— Start of Information given —
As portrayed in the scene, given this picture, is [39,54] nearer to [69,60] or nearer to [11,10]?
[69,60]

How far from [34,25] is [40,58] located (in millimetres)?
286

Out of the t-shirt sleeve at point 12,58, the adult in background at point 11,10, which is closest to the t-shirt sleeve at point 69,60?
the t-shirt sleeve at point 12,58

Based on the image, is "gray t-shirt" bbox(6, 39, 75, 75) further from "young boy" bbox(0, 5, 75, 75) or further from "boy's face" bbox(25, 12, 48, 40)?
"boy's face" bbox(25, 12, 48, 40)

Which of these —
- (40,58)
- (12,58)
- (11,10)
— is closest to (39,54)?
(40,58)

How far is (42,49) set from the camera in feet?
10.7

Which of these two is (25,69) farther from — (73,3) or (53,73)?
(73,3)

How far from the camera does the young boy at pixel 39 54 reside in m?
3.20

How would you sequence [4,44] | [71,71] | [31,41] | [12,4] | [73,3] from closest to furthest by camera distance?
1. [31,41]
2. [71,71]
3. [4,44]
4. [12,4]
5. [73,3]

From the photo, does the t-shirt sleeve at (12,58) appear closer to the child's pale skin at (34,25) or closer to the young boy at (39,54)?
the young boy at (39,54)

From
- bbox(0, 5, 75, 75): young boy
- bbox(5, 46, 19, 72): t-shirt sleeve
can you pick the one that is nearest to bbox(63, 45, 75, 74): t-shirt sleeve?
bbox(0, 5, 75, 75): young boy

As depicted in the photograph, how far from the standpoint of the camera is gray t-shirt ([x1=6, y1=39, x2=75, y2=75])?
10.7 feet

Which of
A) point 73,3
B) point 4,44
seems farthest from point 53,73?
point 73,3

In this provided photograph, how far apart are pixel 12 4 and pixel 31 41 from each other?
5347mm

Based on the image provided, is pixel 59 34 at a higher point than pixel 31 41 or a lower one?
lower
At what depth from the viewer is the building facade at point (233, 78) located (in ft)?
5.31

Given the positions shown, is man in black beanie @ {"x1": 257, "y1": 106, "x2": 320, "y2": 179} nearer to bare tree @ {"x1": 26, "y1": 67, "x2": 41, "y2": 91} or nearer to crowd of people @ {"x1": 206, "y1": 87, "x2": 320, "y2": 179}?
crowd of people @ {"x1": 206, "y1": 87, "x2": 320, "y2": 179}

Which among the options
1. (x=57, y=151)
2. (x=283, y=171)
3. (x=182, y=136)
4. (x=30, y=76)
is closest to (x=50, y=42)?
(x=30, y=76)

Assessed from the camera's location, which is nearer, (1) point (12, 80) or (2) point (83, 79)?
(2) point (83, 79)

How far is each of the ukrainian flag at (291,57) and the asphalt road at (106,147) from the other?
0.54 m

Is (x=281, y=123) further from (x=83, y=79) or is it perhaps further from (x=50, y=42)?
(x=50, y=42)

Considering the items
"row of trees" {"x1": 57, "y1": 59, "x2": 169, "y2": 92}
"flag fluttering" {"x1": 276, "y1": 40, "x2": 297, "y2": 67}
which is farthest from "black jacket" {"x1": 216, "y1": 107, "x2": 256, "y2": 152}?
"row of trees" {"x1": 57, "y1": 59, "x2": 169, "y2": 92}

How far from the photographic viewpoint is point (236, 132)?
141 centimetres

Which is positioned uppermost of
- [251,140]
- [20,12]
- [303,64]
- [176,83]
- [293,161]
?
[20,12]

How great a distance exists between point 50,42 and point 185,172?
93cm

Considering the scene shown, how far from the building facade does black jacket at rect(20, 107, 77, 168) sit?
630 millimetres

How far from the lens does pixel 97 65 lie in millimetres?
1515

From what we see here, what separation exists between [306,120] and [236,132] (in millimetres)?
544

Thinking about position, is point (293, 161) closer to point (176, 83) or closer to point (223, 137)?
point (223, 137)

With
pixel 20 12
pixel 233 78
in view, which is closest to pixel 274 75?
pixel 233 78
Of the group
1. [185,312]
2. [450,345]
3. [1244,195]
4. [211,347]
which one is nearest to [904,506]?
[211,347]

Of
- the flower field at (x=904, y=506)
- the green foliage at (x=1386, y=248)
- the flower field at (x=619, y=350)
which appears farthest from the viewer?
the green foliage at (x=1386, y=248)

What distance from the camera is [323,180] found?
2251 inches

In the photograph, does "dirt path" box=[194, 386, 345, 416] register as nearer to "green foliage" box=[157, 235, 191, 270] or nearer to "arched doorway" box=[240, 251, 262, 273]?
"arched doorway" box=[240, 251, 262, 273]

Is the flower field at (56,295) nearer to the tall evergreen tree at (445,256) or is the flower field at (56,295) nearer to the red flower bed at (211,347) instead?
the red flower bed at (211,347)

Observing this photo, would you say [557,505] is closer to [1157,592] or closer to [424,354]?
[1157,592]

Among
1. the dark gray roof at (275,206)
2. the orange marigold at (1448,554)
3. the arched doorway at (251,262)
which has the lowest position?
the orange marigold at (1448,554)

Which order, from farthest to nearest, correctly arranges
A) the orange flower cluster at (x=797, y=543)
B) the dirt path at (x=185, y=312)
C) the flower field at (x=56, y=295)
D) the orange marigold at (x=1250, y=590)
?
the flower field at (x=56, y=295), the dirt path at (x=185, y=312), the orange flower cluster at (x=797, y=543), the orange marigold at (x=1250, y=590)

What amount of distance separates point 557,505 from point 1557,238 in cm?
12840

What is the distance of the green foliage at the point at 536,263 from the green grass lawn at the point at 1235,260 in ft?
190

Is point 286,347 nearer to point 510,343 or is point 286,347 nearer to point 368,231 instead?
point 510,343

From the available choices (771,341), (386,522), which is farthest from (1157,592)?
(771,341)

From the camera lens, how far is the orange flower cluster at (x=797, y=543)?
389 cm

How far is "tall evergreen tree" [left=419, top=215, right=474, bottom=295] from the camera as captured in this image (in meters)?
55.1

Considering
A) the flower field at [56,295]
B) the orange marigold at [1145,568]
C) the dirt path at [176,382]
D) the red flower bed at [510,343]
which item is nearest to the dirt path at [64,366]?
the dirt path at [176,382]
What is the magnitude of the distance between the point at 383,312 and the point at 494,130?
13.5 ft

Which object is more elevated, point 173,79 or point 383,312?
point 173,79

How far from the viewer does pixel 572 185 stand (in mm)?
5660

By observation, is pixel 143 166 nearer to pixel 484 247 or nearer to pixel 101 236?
— End of Information given —
Aim
Rewrite the entries above as a numbered list, from the line containing "Is (x=281, y=123)" through the line containing "2251 inches", both included. Leave out blank lines.

Exercise response
1. Is (x=281, y=123) further from (x=83, y=79) or is it perhaps further from (x=50, y=42)?
2. (x=50, y=42)
3. Considering the items
4. "row of trees" {"x1": 57, "y1": 59, "x2": 169, "y2": 92}
5. "flag fluttering" {"x1": 276, "y1": 40, "x2": 297, "y2": 67}
6. which is farthest from "black jacket" {"x1": 216, "y1": 107, "x2": 256, "y2": 152}?
7. "row of trees" {"x1": 57, "y1": 59, "x2": 169, "y2": 92}
8. How far from the photographic viewpoint is point (236, 132)?
9. 141 centimetres
10. Which is positioned uppermost of
11. - [251,140]
12. - [20,12]
13. - [303,64]
14. - [176,83]
15. - [293,161]
16. ?
17. [20,12]
18. How great a distance exists between point 50,42 and point 185,172?
19. 93cm
20. Considering the scene shown, how far from the building facade does black jacket at rect(20, 107, 77, 168) sit?
21. 630 millimetres
22. How far from the lens does pixel 97 65 lie in millimetres?
23. 1515
24. From what we see here, what separation exists between [306,120] and [236,132] (in millimetres)?
25. 544
26. Thinking about position, is point (293, 161) closer to point (176, 83) or closer to point (223, 137)?
27. point (223, 137)
28. With
29. pixel 20 12
30. pixel 233 78
31. in view, which is closest to pixel 274 75?
32. pixel 233 78
33. Of the group
34. 1. [185,312]
35. 2. [450,345]
36. 3. [1244,195]
37. 4. [211,347]
38. which one is nearest to [904,506]?
39. [211,347]
40. Of
41. - the flower field at (x=904, y=506)
42. - the green foliage at (x=1386, y=248)
43. - the flower field at (x=619, y=350)
44. which appears farthest from the viewer?
45. the green foliage at (x=1386, y=248)
46. What distance from the camera is [323,180] found?
47. 2251 inches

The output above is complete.